(Text excerpt)

Fat is a very necessary part of the daily diet and plays an important role in maintaining tissue health and facilitating the absorption of the fat soluble vitamins: A, D, E and K. Fat is stored throughout the body and it can be used to provide energy. However, during exercise, glycogen is the initial source of energy and is more readily available.
So when you begin an exercise session, your body calls upon its stores of glycogen for fuel. It is only when glycogen supplies are exhausted that fat may be mobilized as a fuel source, but only when oxygen is present.
Regular exercise and aerobic exercise in particular improves the circulatory system, enhancing the transportation of oxygen around the body which facilitates the breakdown of fat for use as energy. So for short bursts of aerobic exercise and most strength training sessions, the body’s fuel of choice will be glycogen and not fat.
What are the types of fat in food?
There are three main types of fat in food: saturated, polyunsaturated and mono-unsaturated and it is important to understand a little about each of these. Saturated fats are usually hard or solid fats (when at room temperature) and are found mainly in meat and dairy products.
Polyunsaturated and mono-unsaturated fats are usually in the form of oils at room temperature and are derived mainly from plant sources and oily fish. Some margarine products are high in poly or mono-unsaturated fats and are solid at room temperature because they have undergone a process called hydrogenation.
This changes their chemical structure and produces trans fats, which are linked to an increased risk of coronary heart disease.
How much fat should I eat?
Fat is high in calories, with each gram of fat equating to 9 calories which is more than twice the calorie value of a gram of protein or carbohydrate (at 4 calories per gram).
The amount of fat in the average adult diet should be within the range 20% to 35% of the total calorie intake. However, for strength training and body-building, the lower limit of 20% is recommended to maintain leanness and definition.
This means that if your daily calorie requirement is 2,500, then the amount of fat in your daily diet should be 55.6 grams (equivalent to 500 calories).
All fats are not equal and most of your intake should be poly or mono-unsaturated fats, as opposed to saturated and trans fats.
Maintaining a low fat diet is not difficult to do if you follow these simple rules:
- Stick to low-fat options where you can
- Choose the leanest cuts of meat
- Trim off visible fat
- Keep processed foods to a minimum
Be sure to get the best possible nutrition and keep.. moving!

(End Text excerpt)

- _Activity_
In the text on dietary fat, what process makes some margarine products solid at room temperature?

(Dataset)

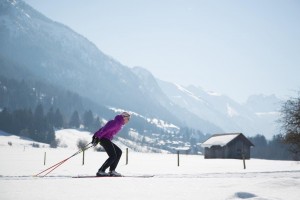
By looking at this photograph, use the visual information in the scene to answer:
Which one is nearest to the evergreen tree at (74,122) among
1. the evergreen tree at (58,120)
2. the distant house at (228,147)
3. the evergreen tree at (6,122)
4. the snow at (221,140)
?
the evergreen tree at (58,120)

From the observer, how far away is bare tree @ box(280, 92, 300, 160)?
77.0 ft

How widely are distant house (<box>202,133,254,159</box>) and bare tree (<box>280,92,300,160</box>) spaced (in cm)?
3898

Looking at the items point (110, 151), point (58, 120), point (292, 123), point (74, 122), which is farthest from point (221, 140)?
point (74, 122)

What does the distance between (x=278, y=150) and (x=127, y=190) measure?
6702 inches

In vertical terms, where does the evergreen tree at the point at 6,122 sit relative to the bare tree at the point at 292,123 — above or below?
above

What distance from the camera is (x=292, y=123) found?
24.1 metres

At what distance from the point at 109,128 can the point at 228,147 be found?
190ft

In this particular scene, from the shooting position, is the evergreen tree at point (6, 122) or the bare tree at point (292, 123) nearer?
the bare tree at point (292, 123)

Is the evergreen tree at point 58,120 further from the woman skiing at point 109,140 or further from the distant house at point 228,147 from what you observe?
the woman skiing at point 109,140

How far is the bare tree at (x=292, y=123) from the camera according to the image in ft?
77.0

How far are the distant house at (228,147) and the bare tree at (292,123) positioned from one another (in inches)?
1535

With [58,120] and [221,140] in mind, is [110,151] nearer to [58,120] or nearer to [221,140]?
[221,140]

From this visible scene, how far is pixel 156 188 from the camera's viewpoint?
7.22 meters

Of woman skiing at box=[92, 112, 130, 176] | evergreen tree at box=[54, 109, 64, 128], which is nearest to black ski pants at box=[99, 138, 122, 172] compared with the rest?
woman skiing at box=[92, 112, 130, 176]
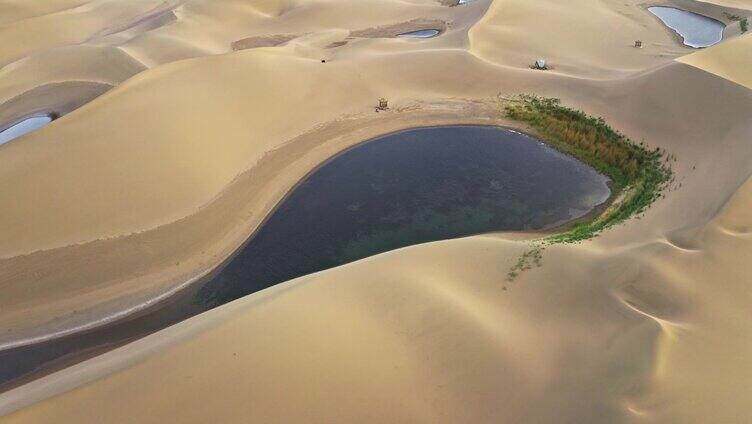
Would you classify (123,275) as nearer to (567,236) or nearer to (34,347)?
(34,347)

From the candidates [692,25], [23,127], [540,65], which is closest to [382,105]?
[540,65]

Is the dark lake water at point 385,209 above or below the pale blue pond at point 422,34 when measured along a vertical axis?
below

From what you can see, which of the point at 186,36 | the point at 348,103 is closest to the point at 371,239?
the point at 348,103

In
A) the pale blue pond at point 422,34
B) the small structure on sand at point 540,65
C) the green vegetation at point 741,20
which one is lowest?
the small structure on sand at point 540,65

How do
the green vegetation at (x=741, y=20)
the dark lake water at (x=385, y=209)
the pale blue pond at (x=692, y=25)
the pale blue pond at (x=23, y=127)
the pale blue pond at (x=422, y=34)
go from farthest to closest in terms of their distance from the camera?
the pale blue pond at (x=422, y=34)
the pale blue pond at (x=692, y=25)
the green vegetation at (x=741, y=20)
the pale blue pond at (x=23, y=127)
the dark lake water at (x=385, y=209)

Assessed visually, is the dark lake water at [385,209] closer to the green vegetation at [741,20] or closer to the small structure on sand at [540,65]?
the small structure on sand at [540,65]

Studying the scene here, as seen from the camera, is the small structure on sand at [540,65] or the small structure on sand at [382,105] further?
the small structure on sand at [540,65]

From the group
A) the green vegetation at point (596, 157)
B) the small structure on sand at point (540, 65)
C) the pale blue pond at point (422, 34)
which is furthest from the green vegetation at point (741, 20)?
the pale blue pond at point (422, 34)
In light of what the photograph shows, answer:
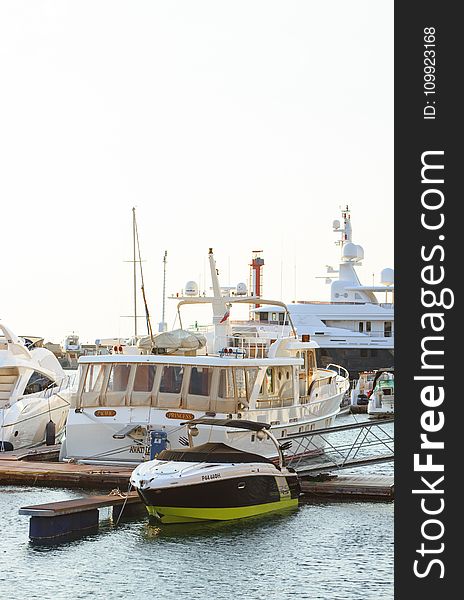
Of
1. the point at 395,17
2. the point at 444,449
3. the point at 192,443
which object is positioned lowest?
the point at 192,443

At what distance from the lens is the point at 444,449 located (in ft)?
25.1

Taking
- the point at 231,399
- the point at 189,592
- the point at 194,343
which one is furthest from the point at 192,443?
the point at 189,592

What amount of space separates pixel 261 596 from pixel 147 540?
14.7 feet

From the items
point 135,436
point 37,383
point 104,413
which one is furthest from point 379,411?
point 135,436

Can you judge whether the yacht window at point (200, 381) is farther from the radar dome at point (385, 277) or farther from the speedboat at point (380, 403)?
the radar dome at point (385, 277)

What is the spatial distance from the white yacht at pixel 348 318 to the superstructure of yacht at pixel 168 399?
48.6m

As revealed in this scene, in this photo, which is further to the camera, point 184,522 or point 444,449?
point 184,522

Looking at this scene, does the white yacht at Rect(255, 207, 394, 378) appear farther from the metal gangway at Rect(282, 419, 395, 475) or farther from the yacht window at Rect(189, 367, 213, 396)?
the yacht window at Rect(189, 367, 213, 396)

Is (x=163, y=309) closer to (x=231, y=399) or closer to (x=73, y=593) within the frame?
(x=231, y=399)

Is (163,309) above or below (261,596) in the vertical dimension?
above

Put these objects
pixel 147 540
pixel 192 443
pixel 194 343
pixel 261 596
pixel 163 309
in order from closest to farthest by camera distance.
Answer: pixel 261 596, pixel 147 540, pixel 192 443, pixel 194 343, pixel 163 309

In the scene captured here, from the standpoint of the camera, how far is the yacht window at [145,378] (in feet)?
93.0

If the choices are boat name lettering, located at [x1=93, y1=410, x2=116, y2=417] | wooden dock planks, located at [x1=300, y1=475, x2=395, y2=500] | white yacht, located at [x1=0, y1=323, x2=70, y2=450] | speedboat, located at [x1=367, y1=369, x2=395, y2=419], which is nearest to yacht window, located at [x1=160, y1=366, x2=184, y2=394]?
boat name lettering, located at [x1=93, y1=410, x2=116, y2=417]

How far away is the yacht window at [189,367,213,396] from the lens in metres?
27.9
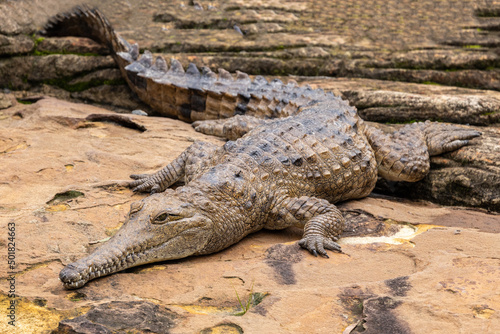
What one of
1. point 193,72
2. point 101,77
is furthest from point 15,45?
point 193,72

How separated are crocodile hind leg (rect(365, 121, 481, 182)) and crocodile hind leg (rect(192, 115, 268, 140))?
59.1 inches

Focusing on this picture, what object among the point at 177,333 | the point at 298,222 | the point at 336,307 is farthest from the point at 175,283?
the point at 298,222

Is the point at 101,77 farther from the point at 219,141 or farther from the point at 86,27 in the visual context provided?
the point at 219,141

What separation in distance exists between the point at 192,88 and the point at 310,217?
144 inches

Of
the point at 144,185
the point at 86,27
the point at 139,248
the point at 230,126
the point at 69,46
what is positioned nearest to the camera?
the point at 139,248

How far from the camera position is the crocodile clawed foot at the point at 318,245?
4.03 meters

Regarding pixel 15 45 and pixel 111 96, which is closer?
pixel 15 45

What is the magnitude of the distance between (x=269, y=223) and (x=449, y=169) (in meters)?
2.79

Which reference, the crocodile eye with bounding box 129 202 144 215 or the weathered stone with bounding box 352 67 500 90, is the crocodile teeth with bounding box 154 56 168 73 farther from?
the crocodile eye with bounding box 129 202 144 215

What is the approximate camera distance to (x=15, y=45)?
325 inches

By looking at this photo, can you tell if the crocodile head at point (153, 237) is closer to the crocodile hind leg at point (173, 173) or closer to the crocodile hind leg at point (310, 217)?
the crocodile hind leg at point (310, 217)

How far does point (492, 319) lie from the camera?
113 inches

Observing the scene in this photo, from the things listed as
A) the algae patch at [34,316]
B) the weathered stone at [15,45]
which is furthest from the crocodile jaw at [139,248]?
the weathered stone at [15,45]

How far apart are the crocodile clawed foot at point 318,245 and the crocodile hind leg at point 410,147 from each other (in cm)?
217
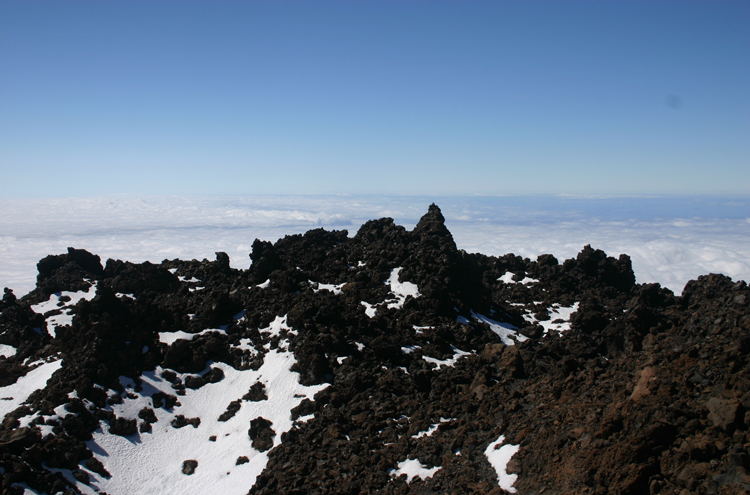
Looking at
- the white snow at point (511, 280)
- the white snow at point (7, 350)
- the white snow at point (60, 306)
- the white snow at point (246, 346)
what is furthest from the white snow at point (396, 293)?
the white snow at point (7, 350)

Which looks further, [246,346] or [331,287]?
[331,287]

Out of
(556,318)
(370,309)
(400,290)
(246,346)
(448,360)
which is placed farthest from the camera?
(556,318)

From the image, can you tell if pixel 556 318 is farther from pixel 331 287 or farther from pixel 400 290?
pixel 331 287

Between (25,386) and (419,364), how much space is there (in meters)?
28.4

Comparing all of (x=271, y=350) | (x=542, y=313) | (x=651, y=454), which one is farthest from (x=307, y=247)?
(x=651, y=454)

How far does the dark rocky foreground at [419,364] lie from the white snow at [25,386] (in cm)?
107

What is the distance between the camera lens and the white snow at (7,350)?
38013mm

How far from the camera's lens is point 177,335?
3850 centimetres

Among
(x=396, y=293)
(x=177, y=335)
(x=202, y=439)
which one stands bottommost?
(x=202, y=439)

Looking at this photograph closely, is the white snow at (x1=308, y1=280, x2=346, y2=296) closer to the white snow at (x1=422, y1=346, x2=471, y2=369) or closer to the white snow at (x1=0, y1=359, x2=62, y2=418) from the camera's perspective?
the white snow at (x1=422, y1=346, x2=471, y2=369)

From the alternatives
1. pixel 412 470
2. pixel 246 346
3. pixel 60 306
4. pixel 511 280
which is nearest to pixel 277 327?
pixel 246 346

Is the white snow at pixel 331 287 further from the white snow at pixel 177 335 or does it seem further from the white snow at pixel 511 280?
the white snow at pixel 511 280

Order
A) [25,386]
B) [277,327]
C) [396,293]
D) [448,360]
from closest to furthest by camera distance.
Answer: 1. [25,386]
2. [448,360]
3. [277,327]
4. [396,293]

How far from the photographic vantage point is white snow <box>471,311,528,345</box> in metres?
40.5
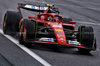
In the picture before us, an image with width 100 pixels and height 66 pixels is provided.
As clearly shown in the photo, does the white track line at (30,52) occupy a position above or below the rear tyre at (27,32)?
below

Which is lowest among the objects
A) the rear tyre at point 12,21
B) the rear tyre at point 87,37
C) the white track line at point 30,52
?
the white track line at point 30,52

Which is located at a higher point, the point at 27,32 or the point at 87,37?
the point at 27,32

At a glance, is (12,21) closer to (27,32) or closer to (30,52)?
(27,32)

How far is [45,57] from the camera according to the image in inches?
401

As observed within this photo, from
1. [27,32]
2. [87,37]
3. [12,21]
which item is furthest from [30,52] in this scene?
[12,21]

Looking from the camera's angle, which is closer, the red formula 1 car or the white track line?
the white track line

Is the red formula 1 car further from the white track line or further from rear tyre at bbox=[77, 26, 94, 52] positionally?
the white track line

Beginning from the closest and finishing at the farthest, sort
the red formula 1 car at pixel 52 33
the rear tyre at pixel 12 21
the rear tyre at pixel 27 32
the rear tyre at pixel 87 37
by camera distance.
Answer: the red formula 1 car at pixel 52 33 → the rear tyre at pixel 27 32 → the rear tyre at pixel 87 37 → the rear tyre at pixel 12 21

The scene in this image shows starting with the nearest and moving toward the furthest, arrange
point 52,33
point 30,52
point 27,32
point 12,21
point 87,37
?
point 30,52, point 27,32, point 87,37, point 52,33, point 12,21

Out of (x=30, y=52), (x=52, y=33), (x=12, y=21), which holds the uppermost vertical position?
(x=12, y=21)

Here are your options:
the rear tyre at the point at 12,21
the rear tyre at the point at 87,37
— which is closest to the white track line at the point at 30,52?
the rear tyre at the point at 12,21

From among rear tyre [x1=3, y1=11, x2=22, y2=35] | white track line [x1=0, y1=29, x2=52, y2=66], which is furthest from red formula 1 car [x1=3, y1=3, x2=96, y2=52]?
white track line [x1=0, y1=29, x2=52, y2=66]

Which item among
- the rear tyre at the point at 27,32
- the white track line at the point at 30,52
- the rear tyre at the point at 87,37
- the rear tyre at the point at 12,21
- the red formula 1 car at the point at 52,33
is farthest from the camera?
the rear tyre at the point at 12,21

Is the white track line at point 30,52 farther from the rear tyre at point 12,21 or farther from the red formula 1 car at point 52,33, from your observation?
the rear tyre at point 12,21
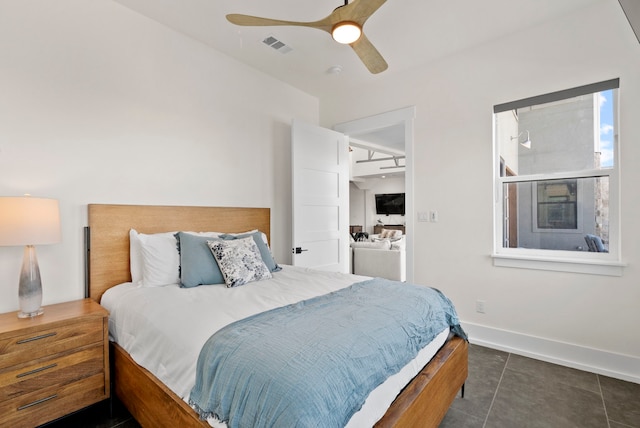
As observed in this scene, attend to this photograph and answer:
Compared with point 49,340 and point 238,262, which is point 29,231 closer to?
point 49,340

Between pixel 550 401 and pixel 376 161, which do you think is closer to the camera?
pixel 550 401

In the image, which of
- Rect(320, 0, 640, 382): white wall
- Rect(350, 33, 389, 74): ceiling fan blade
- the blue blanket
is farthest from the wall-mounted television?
the blue blanket

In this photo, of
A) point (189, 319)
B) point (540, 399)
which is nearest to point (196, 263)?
point (189, 319)

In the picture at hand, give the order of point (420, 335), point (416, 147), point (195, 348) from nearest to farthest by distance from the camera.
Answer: point (195, 348)
point (420, 335)
point (416, 147)

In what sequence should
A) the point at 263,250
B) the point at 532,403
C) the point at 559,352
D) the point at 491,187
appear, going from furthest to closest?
the point at 491,187
the point at 263,250
the point at 559,352
the point at 532,403

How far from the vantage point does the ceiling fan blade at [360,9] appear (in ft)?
5.45

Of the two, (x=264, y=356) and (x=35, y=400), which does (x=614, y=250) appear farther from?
(x=35, y=400)

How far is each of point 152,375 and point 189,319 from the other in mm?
384

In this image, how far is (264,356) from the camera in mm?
1110

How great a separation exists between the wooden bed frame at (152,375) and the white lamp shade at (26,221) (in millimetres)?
413

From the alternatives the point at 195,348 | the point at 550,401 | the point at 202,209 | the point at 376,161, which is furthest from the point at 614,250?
the point at 376,161

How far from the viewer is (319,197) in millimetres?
3771

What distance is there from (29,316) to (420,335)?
2256 millimetres

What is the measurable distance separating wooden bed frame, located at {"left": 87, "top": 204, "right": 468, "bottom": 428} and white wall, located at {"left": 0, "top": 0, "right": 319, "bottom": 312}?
108 mm
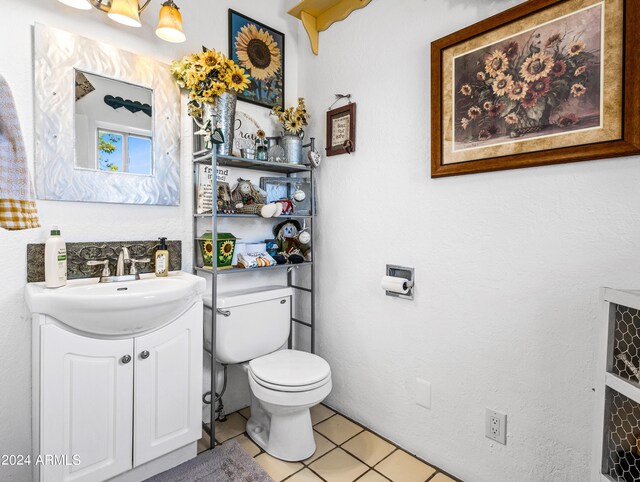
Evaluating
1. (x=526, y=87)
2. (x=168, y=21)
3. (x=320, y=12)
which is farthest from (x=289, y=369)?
(x=320, y=12)

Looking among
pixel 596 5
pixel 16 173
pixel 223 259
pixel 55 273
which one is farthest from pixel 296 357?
pixel 596 5

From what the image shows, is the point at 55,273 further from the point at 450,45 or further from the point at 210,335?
the point at 450,45

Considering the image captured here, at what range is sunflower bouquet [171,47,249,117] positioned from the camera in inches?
64.6

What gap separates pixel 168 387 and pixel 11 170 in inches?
40.4

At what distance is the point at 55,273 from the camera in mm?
1357

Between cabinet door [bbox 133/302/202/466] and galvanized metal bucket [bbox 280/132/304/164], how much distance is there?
97 cm

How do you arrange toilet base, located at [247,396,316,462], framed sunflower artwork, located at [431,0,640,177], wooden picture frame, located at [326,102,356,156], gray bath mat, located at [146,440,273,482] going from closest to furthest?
framed sunflower artwork, located at [431,0,640,177], gray bath mat, located at [146,440,273,482], toilet base, located at [247,396,316,462], wooden picture frame, located at [326,102,356,156]

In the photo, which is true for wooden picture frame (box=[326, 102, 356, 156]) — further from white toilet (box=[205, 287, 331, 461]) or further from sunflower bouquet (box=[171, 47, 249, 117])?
white toilet (box=[205, 287, 331, 461])

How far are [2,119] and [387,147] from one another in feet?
4.77

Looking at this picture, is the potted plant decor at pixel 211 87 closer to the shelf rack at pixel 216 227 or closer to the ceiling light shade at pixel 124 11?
the shelf rack at pixel 216 227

(End Dataset)

- _Worked solution_
Hydrogenation.